32 - RAINY MOUSSE
***
Hari-hari Ava terasa begitu menjemukkan karena dia hanya mengisinya dengan pekerjaan. Rida bahkan sempat mengingatkan kebiasaan Ava tinggal di kantor melebihi jam kerja sudah melampaui batas normal. Ava tentu saja bersikap tidak acuh. Bagi Ava, pekerjaan adalah topeng sempurna demi menutupi kegundahan hatinya. Tidak ada yang mencurigai bahwa Ava telah menyayat hatinya sendiri dengan sebuah keputusan tergesa-gesa.

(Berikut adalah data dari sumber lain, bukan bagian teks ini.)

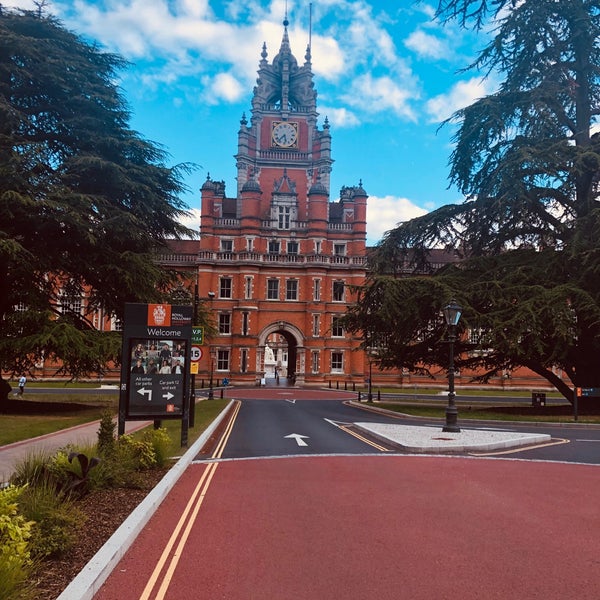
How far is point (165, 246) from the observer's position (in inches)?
1133

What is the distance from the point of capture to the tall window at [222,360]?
185ft

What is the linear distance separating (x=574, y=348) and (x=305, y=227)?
35384mm

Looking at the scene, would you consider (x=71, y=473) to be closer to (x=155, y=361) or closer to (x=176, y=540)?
(x=176, y=540)

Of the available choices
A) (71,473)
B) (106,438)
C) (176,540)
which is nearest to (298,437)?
(106,438)

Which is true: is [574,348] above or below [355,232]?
below

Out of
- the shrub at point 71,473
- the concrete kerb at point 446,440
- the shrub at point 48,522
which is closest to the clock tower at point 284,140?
the concrete kerb at point 446,440

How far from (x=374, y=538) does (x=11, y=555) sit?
371 centimetres

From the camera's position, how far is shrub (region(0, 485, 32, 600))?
3.88m

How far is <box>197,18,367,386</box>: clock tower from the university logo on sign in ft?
141

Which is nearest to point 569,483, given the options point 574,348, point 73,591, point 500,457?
point 500,457

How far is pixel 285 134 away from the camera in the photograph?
6241 cm

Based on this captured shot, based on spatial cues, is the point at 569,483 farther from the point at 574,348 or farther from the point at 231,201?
the point at 231,201

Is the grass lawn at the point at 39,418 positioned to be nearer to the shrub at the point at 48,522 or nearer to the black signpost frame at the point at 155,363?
the black signpost frame at the point at 155,363

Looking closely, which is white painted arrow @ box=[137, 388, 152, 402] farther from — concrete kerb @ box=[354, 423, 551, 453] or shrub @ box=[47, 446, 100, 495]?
concrete kerb @ box=[354, 423, 551, 453]
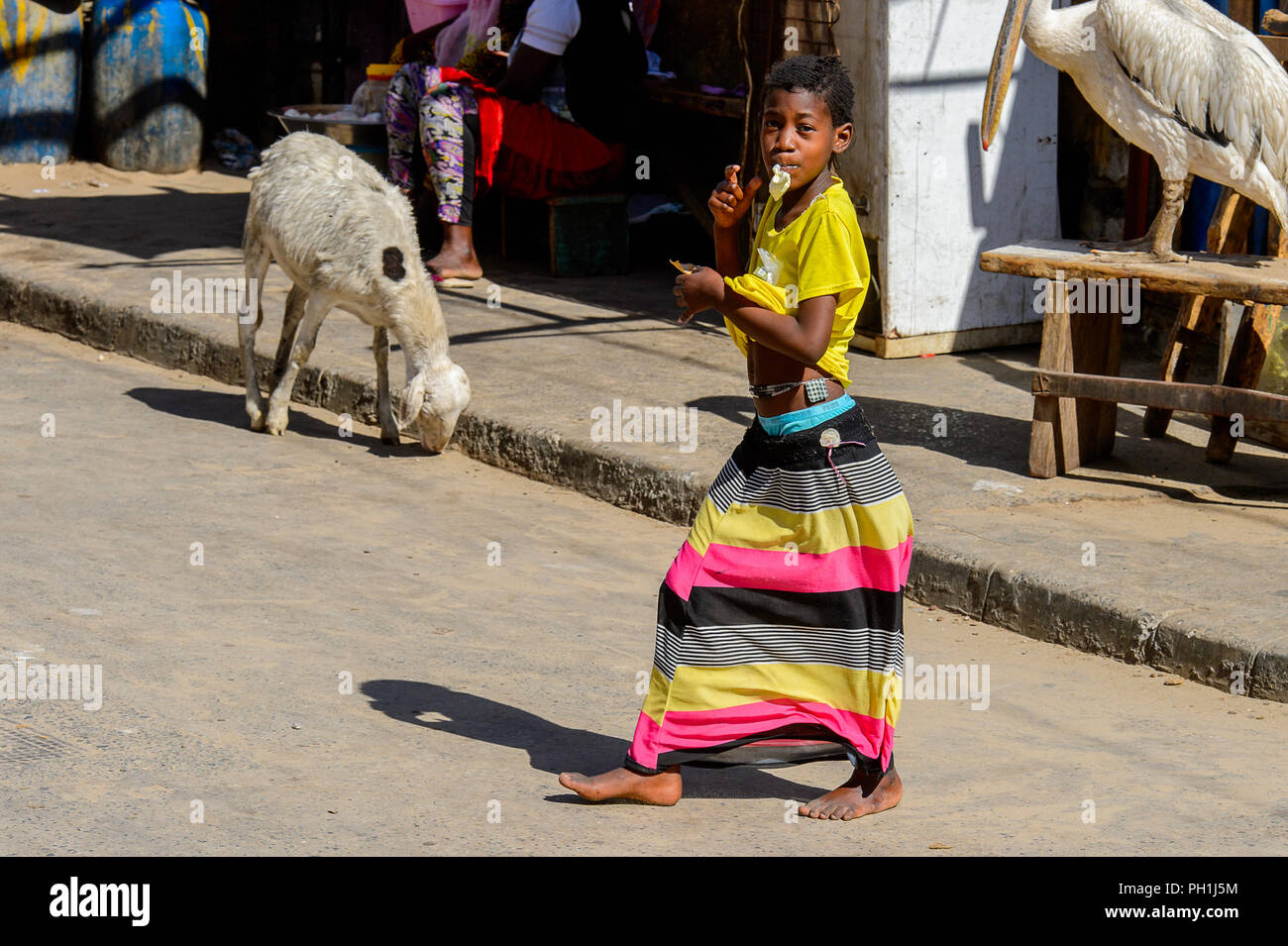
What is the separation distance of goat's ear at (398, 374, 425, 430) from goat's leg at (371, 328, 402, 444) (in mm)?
377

Di luar kantor, dia lebih sering menghabiskannya di rumah sambil sesekali mengiyakan ajakan Sabrina makan di luar meskipun harus dipaksa. Ada kekosongan yang menolak beranjak, tidak peduli betapa keras usaha Ava menutupinya. Kerinduannya dengan Moga yang dibarengi perasaan bersalah terkadang mencuat, dan yang bisa dilakukan Ava hanyalah mengalihkannya dengan melakukan hal lain.
Mendung seharian serta gerimis yang bertahan dari pagi membuat Ava enggan pergi ke kantor. Dia menuntaskan seluruh pekerjaan dari rumah dan ketika malam menjelang, dia pun bermalas-malasan di sofa sembari menikmati Pride & Prejudice yang entah sudah ditontonnya berapa kali. Sabrina mengirimkan banana bread hasil percobaannya dan memaksa Ava untuk mencicipinya. Dia tidak pernah tahu bahwa sahabatnya itu berminat dengan baking. Andai Moga masih ada dalam kehidupannya, dia pasti akan meminta pendapat pria itu.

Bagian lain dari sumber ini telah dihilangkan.